[begin SOURCE EXTRACT]

Now we have the problem that we had a wrong import an need to change some payments to other invoices (several hundert, so too mach to do by hand) according to the following logic:
Search the Invoice of the Order which has the same external number as the current one but starts with 0 instead of the current digit.
To do that I created the following query:
UPDATE DB.dbo.Payments
SET InvoiceId=
(SELECT TOP 1 I.Id FROM DB.dbo.Invoices AS I
WHERE I.CustomerOrderId=
(SELECT TOP 1 O.Id FROM DB.dbo.CustomerOrders AS O
WHERE O.ExternalOrderNumber='0'+SUBSTRING(
(SELECT TOP 1 OO.ExternalOrderNumber FROM DB.dbo.CustomerOrders AS OO
WHERE OO.Id=I.CustomerOrderId), 1, 10000)))

[end SOURCE EXTRACT]
[begin EXTRACTED ENTRIES]

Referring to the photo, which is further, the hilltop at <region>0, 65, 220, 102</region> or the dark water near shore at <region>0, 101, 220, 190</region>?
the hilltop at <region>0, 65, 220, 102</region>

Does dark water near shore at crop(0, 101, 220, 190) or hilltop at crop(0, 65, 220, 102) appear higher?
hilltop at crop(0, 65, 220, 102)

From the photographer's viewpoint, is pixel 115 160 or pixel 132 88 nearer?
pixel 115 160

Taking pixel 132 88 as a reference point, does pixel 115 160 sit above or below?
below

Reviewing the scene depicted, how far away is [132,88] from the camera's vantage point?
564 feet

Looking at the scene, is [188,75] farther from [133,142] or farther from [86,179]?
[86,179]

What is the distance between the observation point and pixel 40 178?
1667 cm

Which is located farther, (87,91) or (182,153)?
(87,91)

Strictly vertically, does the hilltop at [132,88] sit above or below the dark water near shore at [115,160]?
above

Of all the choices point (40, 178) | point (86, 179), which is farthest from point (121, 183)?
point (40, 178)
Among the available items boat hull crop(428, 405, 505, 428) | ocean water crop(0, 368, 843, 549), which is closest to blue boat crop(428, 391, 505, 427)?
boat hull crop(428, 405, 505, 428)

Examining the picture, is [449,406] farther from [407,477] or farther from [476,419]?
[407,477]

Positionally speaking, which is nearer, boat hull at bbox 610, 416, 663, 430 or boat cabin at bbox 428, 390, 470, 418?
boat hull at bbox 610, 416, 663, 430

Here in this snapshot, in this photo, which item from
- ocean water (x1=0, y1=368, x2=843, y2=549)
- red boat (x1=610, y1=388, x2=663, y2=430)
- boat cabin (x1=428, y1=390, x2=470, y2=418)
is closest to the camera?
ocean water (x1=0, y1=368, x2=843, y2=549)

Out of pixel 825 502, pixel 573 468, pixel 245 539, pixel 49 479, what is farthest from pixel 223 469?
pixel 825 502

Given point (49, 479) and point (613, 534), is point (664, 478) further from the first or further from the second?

[end EXTRACTED ENTRIES]

• **EXERCISE INSTRUCTIONS**
• a. In the forum post about reassigning payments, the target invoice belongs to an order whose external number starts with which digit?
• b. Write out the forum post about reassigning payments, beginning at the words "Now we have" and stopping after "the current digit.".

• **EXERCISE RESPONSES**
• a. 0

• b.
Now we have the problem that we had a wrong import an need to change some payments to other invoices (several hundert, so too mach to do by hand) according to the following logic:
Search the Invoice of the Order which has the same external number as the current one but starts with 0 instead of the current digit.